A few arrow function specification issues

David Herman dherman at mozilla.com
Mon Apr 23 14:45:35 PDT 2012


On Apr 21, 2012, at 1:38 PM, Angus Croll wrote:

> >>a function shouldn’t work radically (and silently!) different depending on how it is invoked
> 
> every current JS function behaves exactly this way :-)

No, not at all. What Axel is saying is that you're proposing a new distinction that *does not exist* in JS. You cannot distinguish whether a function was called as a method, as a function, or via .call/.apply. There's no way to tell. All you have is the receiver value bound to `this`, however it was passed in. Your function can decide whether or not to disregard the receiver entirely, but it can't tell where it came from.

The caller has the freedom to choose how it *provides* the receiver:

    f()
    obj.m = f; obj.m()
    f.call(obj)
    f.apply(obj, [])

but the callee can't tell the difference between f.call(null) and f().

> I'm painfully aware that I sound like a broken record on this, but introducing a hard-bound function option while continuing to suport dynamic-bound functions everywhere else is not going to simplify anything. Another function should not need to know how its function arguments were created in order to work properly - thats a terrible anti-functional anti-pattern!

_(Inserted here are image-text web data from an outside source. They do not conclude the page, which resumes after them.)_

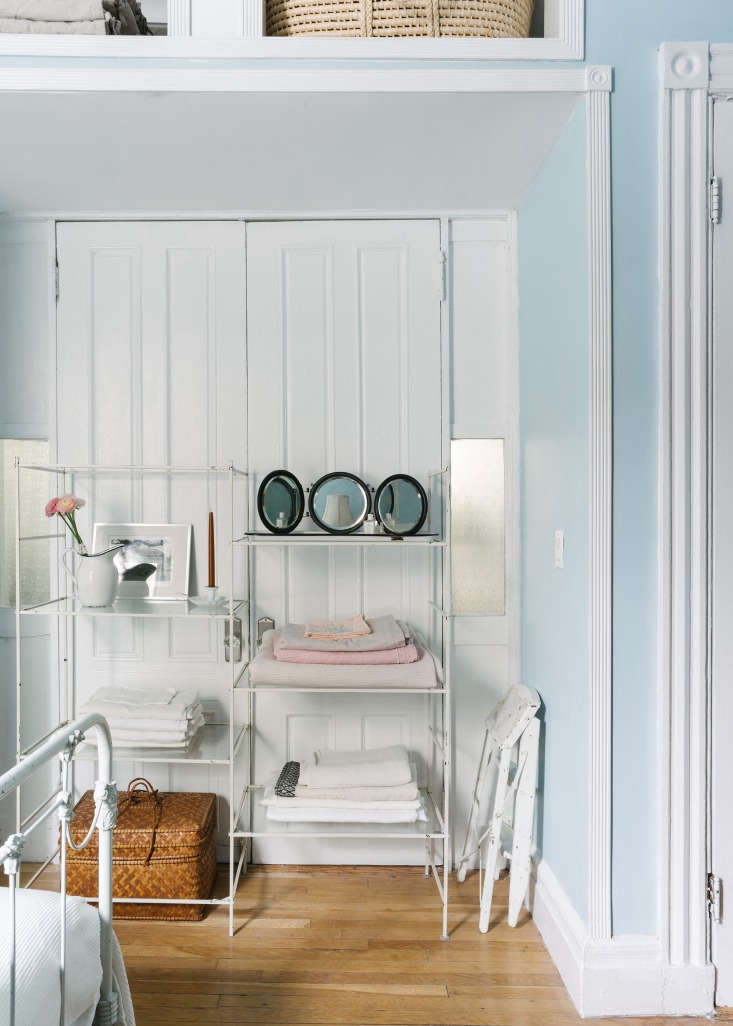 A Modern FairyTale Told in 800 Square Feet Sandeep Salters Family Apartment A glass shelf bought on a whim at ABC Carpet & Home (something similar is the ABC DNA Synthesis Shelf) stores linens in a French door alcove between the bedroom and living room.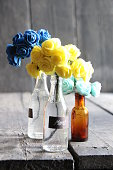 Merci tag and nice flowers in the bottles on wooden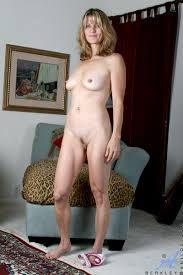 Mature MILF with Coin Slot Pussy Wearing Pink Lingerie Image.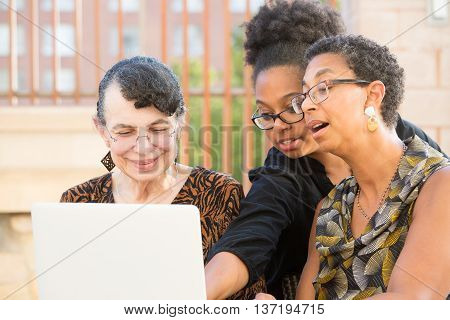 Closeup portrait multigenerational family looking at something exciting on laptop isolated outdoors background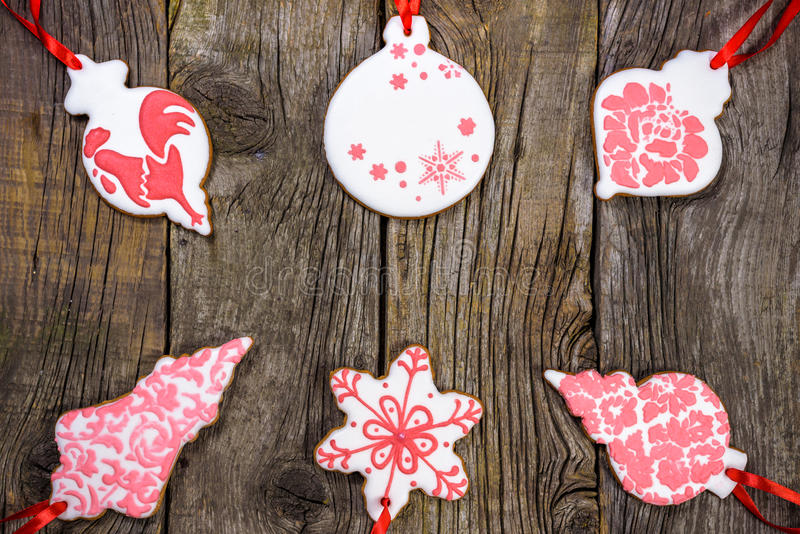 Gingerbread cookies hanging over wooden background. Copy spase royalty free stock image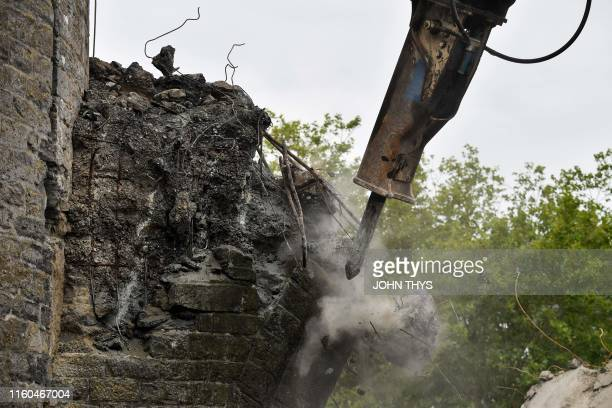 "Picture taken on August 9, 2019 shows a close-up of the ""Pont des Trous"" medieval bridge as it is being demolished in Tournai, where the Scheldt..."
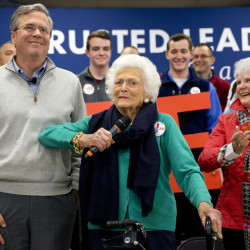 Barbara Bush jokes with her son, Republican presidential candidate, former Florida Gov. Jeb Bush, while introducing him at a town hall meeting in Derry, N.H., on Thursday.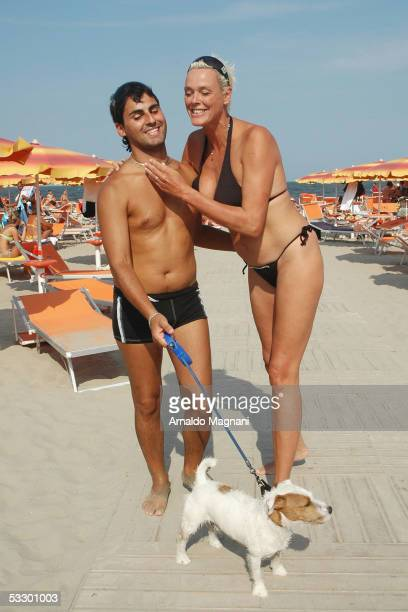 Brigitte Nielsen and her husband Mattia Dessi walk on the beach with their dog Jooker on July 29 2005 in Cervia Italy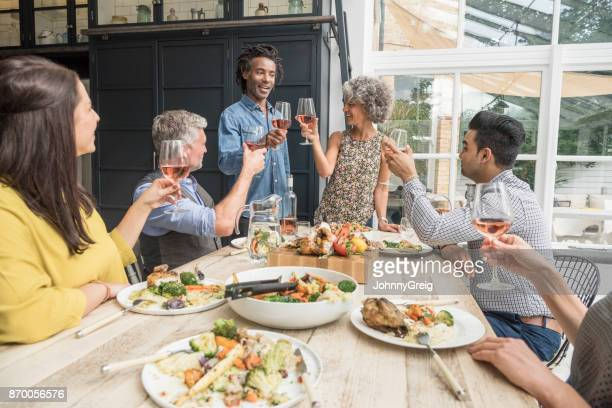 Mature couple toasting wine over dinner with group of friends watching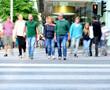 Motion blurred crowd crossing street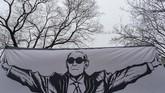 Seorang pendukung membentangkan bendera saat Roger Stone, mantan penasihat Presiden Amerika Serikat Donald Trump, tiba di pengadilan di Washington, DC. (Alex Edelman / AFP)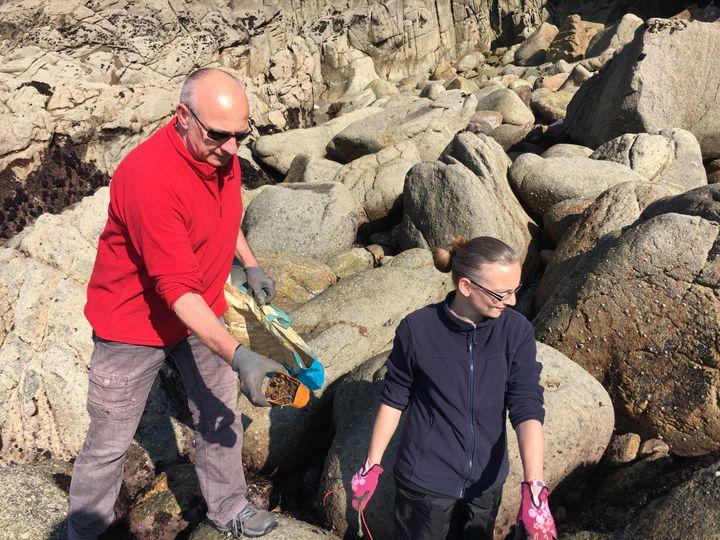 Dominique et Manon, deux bénévoles, ramassent les téléphones Garfield coincés dans les rochers, à Plouarzel (Finistère), le 22 mars 2019. (CAROLE BELINGARD / FRANCEINFO)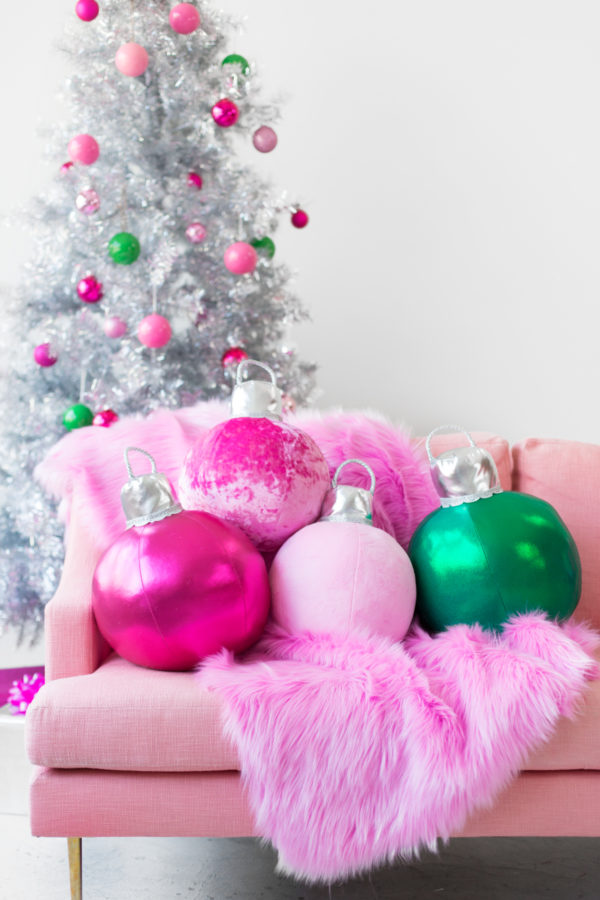 Colorful christmas decor with silver christmas tree, pink and green ornaments and pink couch with DIY ornament pillows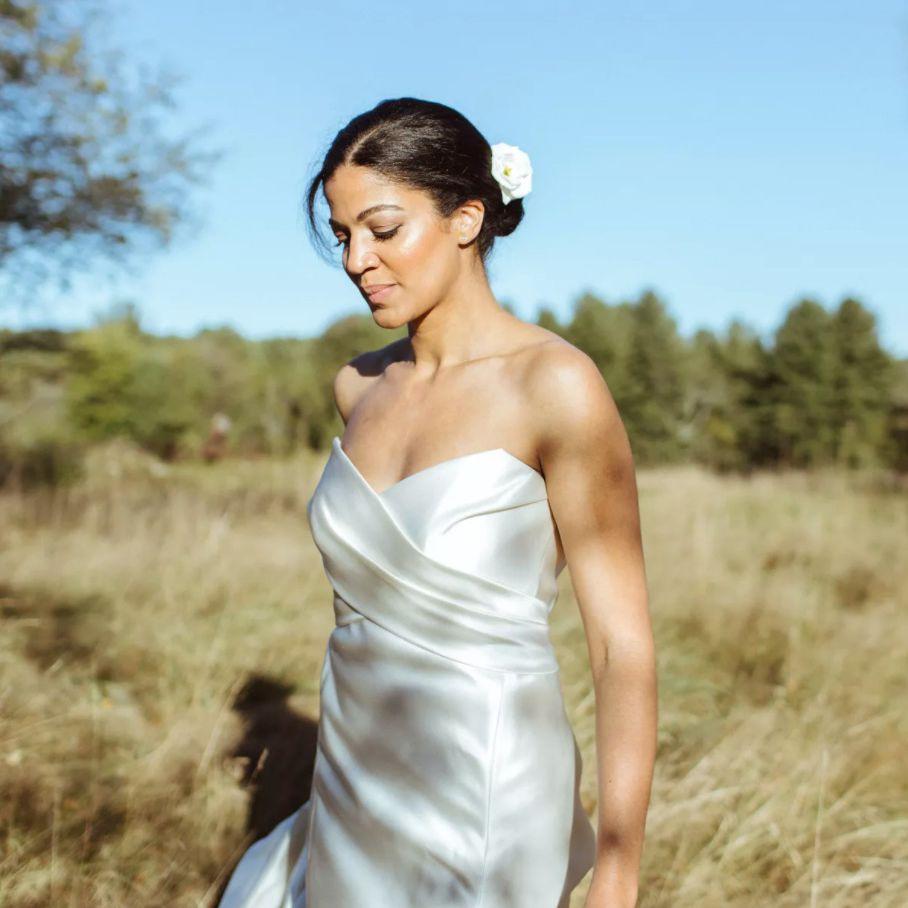Bride with single white bloom in chignon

There's no difference whatsoever between a function with a lexically-bound `this` and a function that completely disregards its `this` argument. This is simply a reality of JavaScript today and forever: every function has an API that indicates what it expects of its `this` argument and what it will do with it. If you write a function that ignores its `this` argument, your callers have to know that they can't change your function's behavior by passing a different `this`.

Put differently: the lexical `this` syntax is a convenient way to create a non-method function, a function that ignores its receiver.